__About this exercise__: Switch each "Lounge" in the items below to "Sport", keep everything else unchanged, and write the items out again without the pictures.

__Data for analysis__:
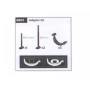 Скоби за багажник Thule ProRide 591/598 – парт номер 8895, снимка 8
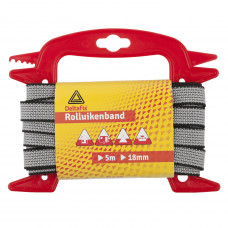 ROLLUIKENBAND 5 M 14 MM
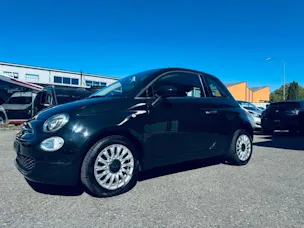 FIAT 500 0.9 Twinair Lounge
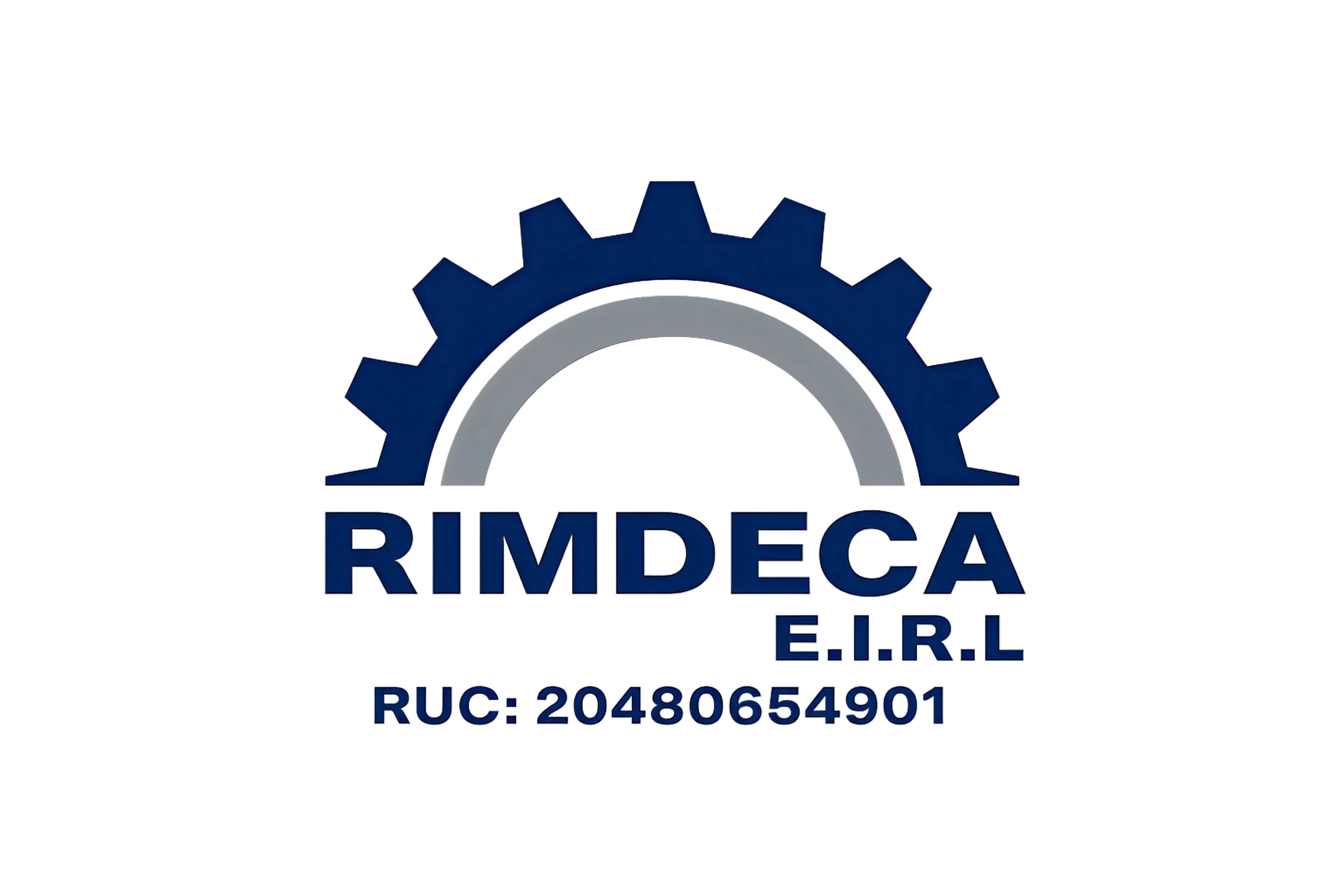 RIMDECA Logo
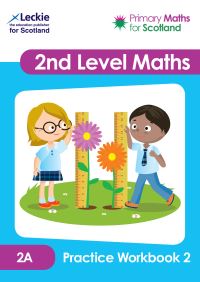 Book Cover for 2A Practice Workbook 2 by Linda Lapere, Craig Lowther, Carol Lyon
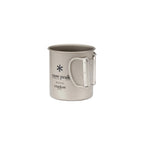 Snow Peak Titanium Single Cup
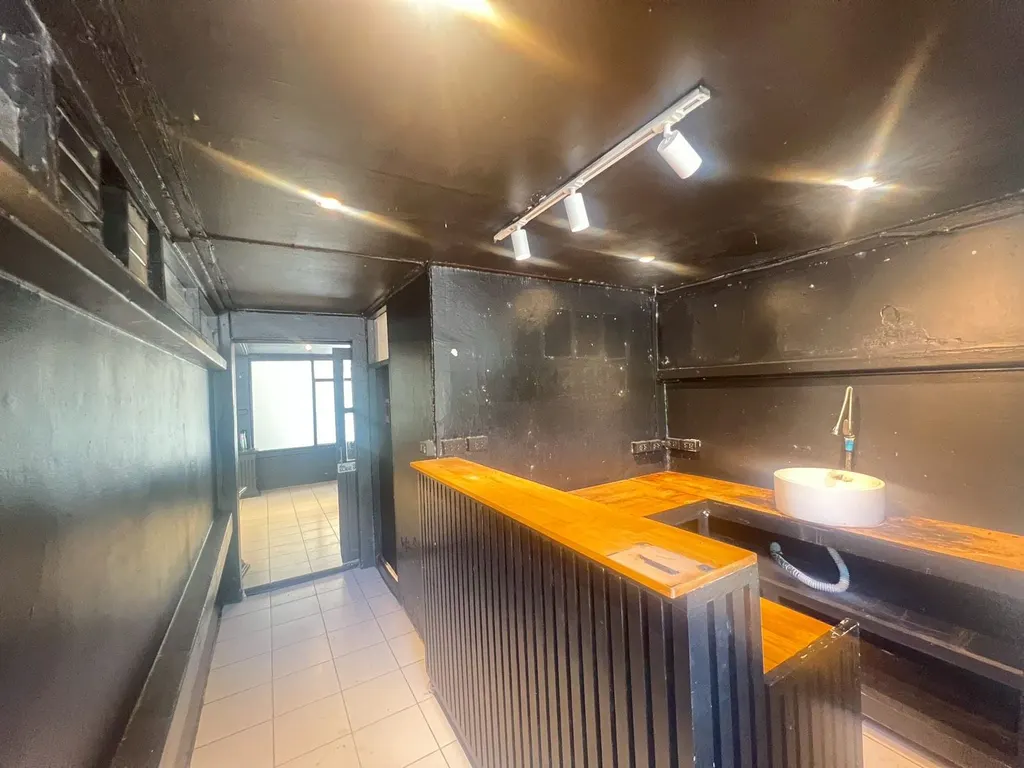 Photo 12 of listing DA-3363470: commercial building (shophouse) (120 sq.m.)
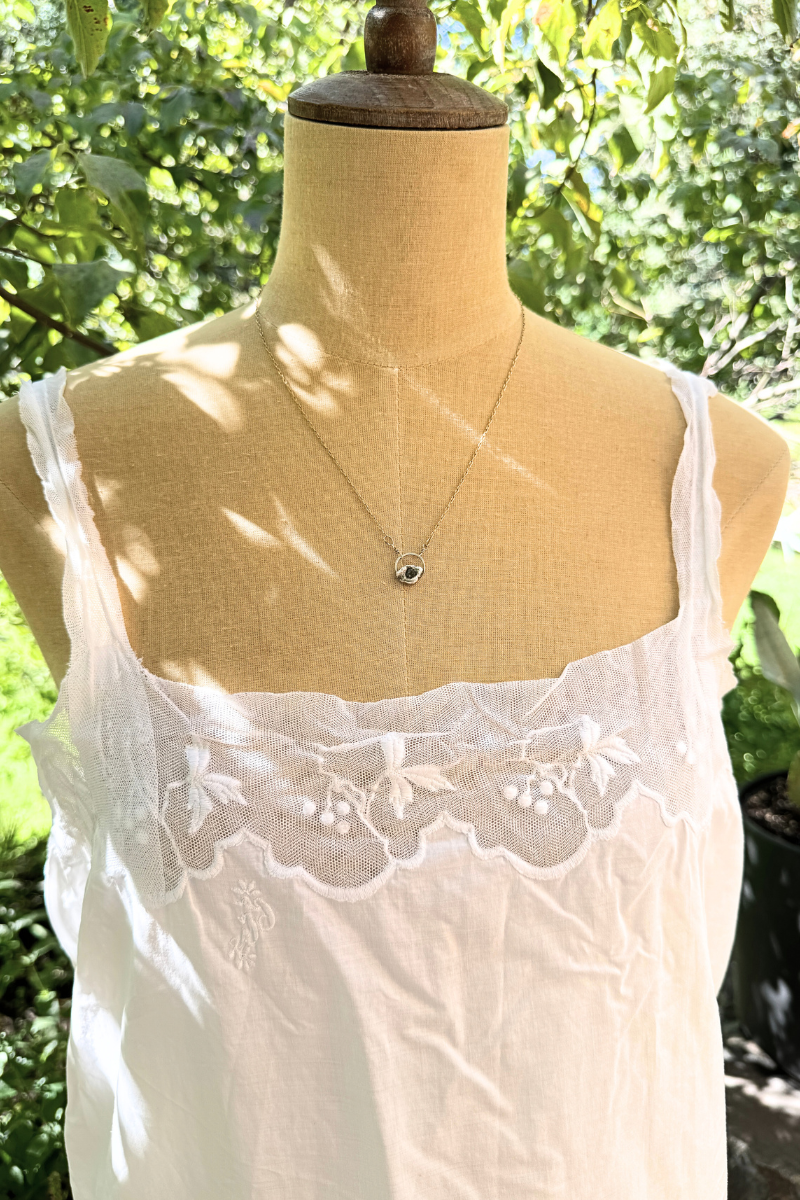 Lounge With Me Slip Dress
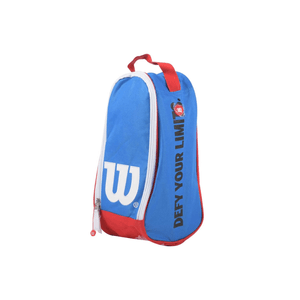 Botinero Wilson Urban Azul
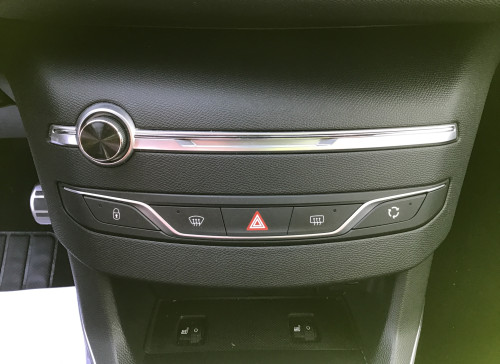 Peugeot 308 SW PureTech 130ch S&S BVM6 GT Line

__The completed task__:
 Скоби за багажник Thule ProRide 591/598 – парт номер 8895, снимка 8
 ROLLUIKENBAND 5 M 14 MM
 FIAT 500 0.9 Twinair Sport
 RIMDECA Logo
 Book Cover for 2A Practice Workbook 2 by Linda Lapere, Craig Lowther, Carol Lyon
 Snow Peak Titanium Single Cup
 Photo 12 of listing DA-3363470: commercial building (shophouse) (120 sq.m.)
 Sport With Me Slip Dress
 Botinero Wilson Urban Azul
 Peugeot 308 SW PureTech 130ch S&S BVM6 GT Line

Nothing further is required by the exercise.